5. Share capital and financial assistance

A. The CAWG recommended allowing a company, if so authorised by its constitution, to alter its share capital by increasing its share capital or capitalising its profits without issuing new shares, and without the need for an ordinary resolution approving the alteration.

Our Comment: This recommendation is most noteworthy as it is aimed at providing greater flexibility to companies to raise capital without upsetting the agreed shareholding structures, and possibly at a lower cost as capital can be increased without need to issue additional shares. It should be noted that the company’s constitution should have provisions that provide the authorisation to alter the share capital. There may be an impact on fund raising as new shares may not have to be issued for each fund raise round.

6. Updating other outdated provisions

A. The CAWG recommended abolishing the requirement to lodge a statement in lieu of prospectus under the present circumstances prescribed in the CA.

Accordingly, a statement in lieu of prospectus would no longer need to be filed with the Registrar in the following circumstances:

a) Upon conversion from private to public company;
b) Upon ceasing to be a private company;
c) Prior to first allotment of shares or debentures; and
d) Prior to commencing any business or exercising any borrowing power.

B. The CAWG recommended having a single, consistent definition of a child under both the Securities and Futures Act (SFA) and the CA.

Presently, the CA defines “child” as a son, step-son, adopted son, daughter, step-daughter and adopted daughter of “less than 18 years of age” while the SFA defines “child” as a son, adopted son, step-son, daughter, adopted daughter or stepdaughter “below the age of 21 years”.

The CA’s definition is preferred as it is more recent than the SFA’s.
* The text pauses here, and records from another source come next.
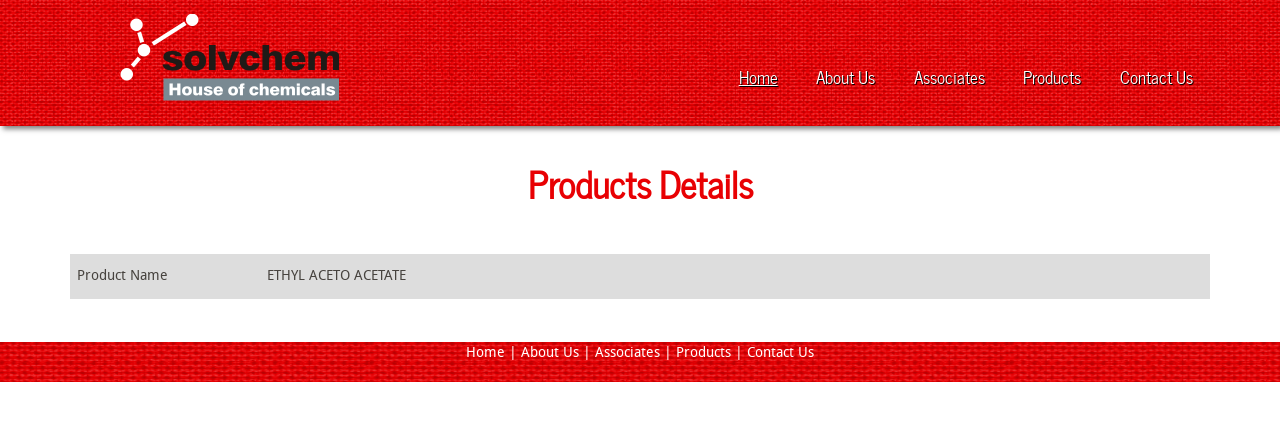

--- FILE ---
content_type: text/html; charset=UTF-8
request_url: http://solvchem.co.in/product_details.php?productId=149&productName=ETHYL%20ACETO%20ACETATE
body_size: 1485
content:
<!DOCTYPE HTML>
<html>
	<head>
		<title>Solvchem - House of Chemicals</title>
		<meta http-equiv="content-type" content="text/html; charset=windows-1252" />
		<link href="http://fonts.googleapis.com/css?family=Source+Sans+Pro:300,300italic,600|Source+Code+Pro" rel="stylesheet" />
		<!--[if lte IE 8]><script src="/js/html5shiv.js" type="text/javascript"></script><![endif]-->
		<script src="http://code.jquery.com/jquery-1.10.1.min.js"></script>
		<script src="/js/jquery.dropotron.min.js"></script>		
		<script src="/js/skel.min.js">	
		{
			prefix: 'css/style',
			preloadStyleSheets: true,
			resetCSS: true,
			boxModel: 'border',
			grid: { gutters: 30 },
			breakpoints: {
				wide: { range: '1200-', containers: 1140, grid: { gutters: 50 } },
				narrow: { range: '481-1199', containers: 960 },
				mobile: { range: '-480', containers: 'fluid', lockViewport: true, grid: { collapse: true } }
			}
		}
		</script>
		<script>
			$(function() {

				// Note: make sure you call dropotron on the top level <ul>
				$('#main-nav > ul').dropotron({ 
					offsetY: -10 // Nudge up submenus by 10px to account for padding
				});

			});
		</script>
		<script>
			// DOM ready
			$(function() {
    
			// Create the dropdown base
			$("<select />").appendTo("nav");
   
			// Create default option "Go to..."
			$("<option />", {
				"selected": "selected",
				"value"   : "",
				"text"    : "Menu"
			}).appendTo("nav select");
   
			// Populate dropdown with menu items
			$("nav a").each(function() {
			var el = $(this);
			$("<option />", {
				"value"   : el.attr("href"),
				"text"    : el.text()
			}).appendTo("nav select");
			});
   
			// To make dropdown actually work
			// To make more unobtrusive: http://css-tricks.com/4064-unobtrusive-page-changer/
			$("nav select").change(function() {
				window.location = $(this).find("option:selected").val();
			});
  
			});
		</script>	
	</head>
	<body>
		<div id="header_container">		
		    <div class="container">
			<!-- Header -->
				<div id="header" class="row">
					<div class="4u">
						<div class="left">
							<a href="/index.php"><img src="images/SolvchemLogo.png" alt="Solvchem" /></a>
					    </div>
					</div>
					
					<nav id="main-nav" class="8u">
						<ul>
							<li><a class="active" href="/index.php">Home</a></li>
							<li><a href="/about.php">About Us</a></li>
							<li><a href="/associate.php">Associates</a></li>
							<li><a href="/products.php">Products</a></li>
							<li><a href="/contact.php">Contact Us</a></li>
						</ul>
					</nav>
				</div>
			</div>	
			
        </div>		
 

<div id="site_content">
<div class="container">
	<div class="12u">
		<div id="strapline">						
			<h2>Products Details</h2>
		</div>
	</div>						
</div>		
<div class="container">			
<!-- Features -->			
	<div class="12u">				
		<table width="100%"  border="0" cellspacing="0" cellpadding="3">
		<tr>
		<td class="2u" >Product Name </td>
		<td >ETHYL ACETO ACETATE  </td>
		</tr>
		 
		 
		 
		</table>
	</div>						
</div>
		
<div class="footer-wrapper">	
<div class="container">					
<!-- Footer -->
<footer>
<!-----  <p><img src="images/twitter.png" alt="twitter" />&nbsp;<img src="images/facebook.png" alt="facebook" />&nbsp;<img src="images/rss.png" alt="rss" /></p>  -->
<p><a href="index.php">Home</a> | <a href="about.php">About Us</a> | <a href="associate.php">Associates</a> | <a href="products.php">Products</a> | <a href="contact.php">Contact Us</a></p>
</footer>		
			</div>
		</div>
			
	</body>
</html>


--- FILE ---
content_type: text/css
request_url: http://solvchem.co.in/css/style-wide.css
body_size: 230
content:
body {
	line-height: 1.75em;
}

h1 {
	font-size: 1.5em;
}

h2 {
	font-size: 1.25em;
	margin-bottom: 0.75em;
}

.button {
	font-size: 1.25em;
	padding: 0.65em 2.25em 0.65em 2.25em;
}

#header {
    padding: 1em 0em 0em 0em;
	margin-left: 0em;
}

#banner {
	border-radius: 0.5em;
	margin: 0.5em 0 0.5em 0;
}

#banner a img{
	width: 100%;
	display: block;
}

#main-nav ul { 
	margin-top: 2.5em;
}

footer {
    padding: 0em 0 0em 0;
}

--- FILE ---
content_type: text/css
request_url: http://solvchem.co.in/css/style-wide.css
body_size: 230
content:
body {
	line-height: 1.75em;
}

h1 {
	font-size: 1.5em;
}

h2 {
	font-size: 1.25em;
	margin-bottom: 0.75em;
}

.button {
	font-size: 1.25em;
	padding: 0.65em 2.25em 0.65em 2.25em;
}

#header {
    padding: 1em 0em 0em 0em;
	margin-left: 0em;
}

#banner {
	border-radius: 0.5em;
	margin: 0.5em 0 0.5em 0;
}

#banner a img{
	width: 100%;
	display: block;
}

#main-nav ul { 
	margin-top: 2.5em;
}

footer {
    padding: 0em 0 0em 0;
}

--- FILE ---
content_type: text/css
request_url: http://solvchem.co.in/css/style-narrow.css
body_size: 428
content:
body {
    font: normal .90em 'Droid Sans', arial, sans-serif;
	letter-spacing: 0.035em;
	line-height: 1.5em;
}

h1 {
	font-size: 1.25em;
}

h2 {
	font-size: 1.1em;
	margin-bottom: 0.5em;
}

#header h1 a { 
  font: normal 150% 'News Cycle', arial, sans-serif;
}

#header h2 { 
  font: normal 120% 'News Cycle', arial, sans-serif;
}

#header {
    padding: 2em 0em 0em 0em;
	margin-left: 0em;
}

.wrapper {
	margin-left: -3em;
	padding: 0.5em 0.5em .5em 0.5em;
}

/* Banner */

#banner {
	margin: 2em 0 2em 0;
}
This would align the disclosure requirements of interests in securities of directors and CEOs in the SFA with that in the CA.

Our Comment: It would appear more appropriate that definitions are standardised across legislation and that ‘child’ is one below age of 18 (as compared to 21 years of age).

C. Other proposed general updates

These updates include:

  • Updating Form 45 to provide for a statement in the prescribed form that he or she is not (a) disqualified from acting as a director under the CA; and (b) debarred from acting as a director;
  • Updating the two model constitutions in the Companies (Model Constitutions) Regulations 2015; and
  • Updating the model constitution for a private company limited by shares to facilitate the adoption of the model constitution.

As evident, the proposed amendments are significant in many ways from having greater shareholder protection to facilitating regulatory oversight. The recommendations above seek to balance shareholders’ rights with companies’ flexibility in governing the relationship they have with their stakeholders. At the same time, the recommendations attempt to find a balance between having an effective regulatory framework whilst reducing the compliance burden on companies. To support Singapore’s growth as a global business hub, these changes are necessary and welcomed by the authors. Furthermore, a robust regulatory framework and clear governing legislation is all the more important for a Singapore recovering from the global pandemic.

The authors however believe that the CAWG could have taken a bold step to increase the number of shareholders permitted for a private company from 50 to perhaps 100 shareholders in recognition of the growth of the early stage ecosystem in Singapore where more companies with various rounds of fund-raising could inadvertently cross the threshold of 50 shareholders and become public ‘unlisted’ entities. By increasing such thresholds, more potential ‘unicorn’ entities could be attracted to domicile in Singapore whilst those already in Singapore could continue to retain their ‘private’ company status. Perhaps this could be taken into account for future considerations.

DISCLAIMER: Because of the generality of this update, the information provided herein may not be applicable in all situations and should not be acted upon without specific legal advice based on particular situations.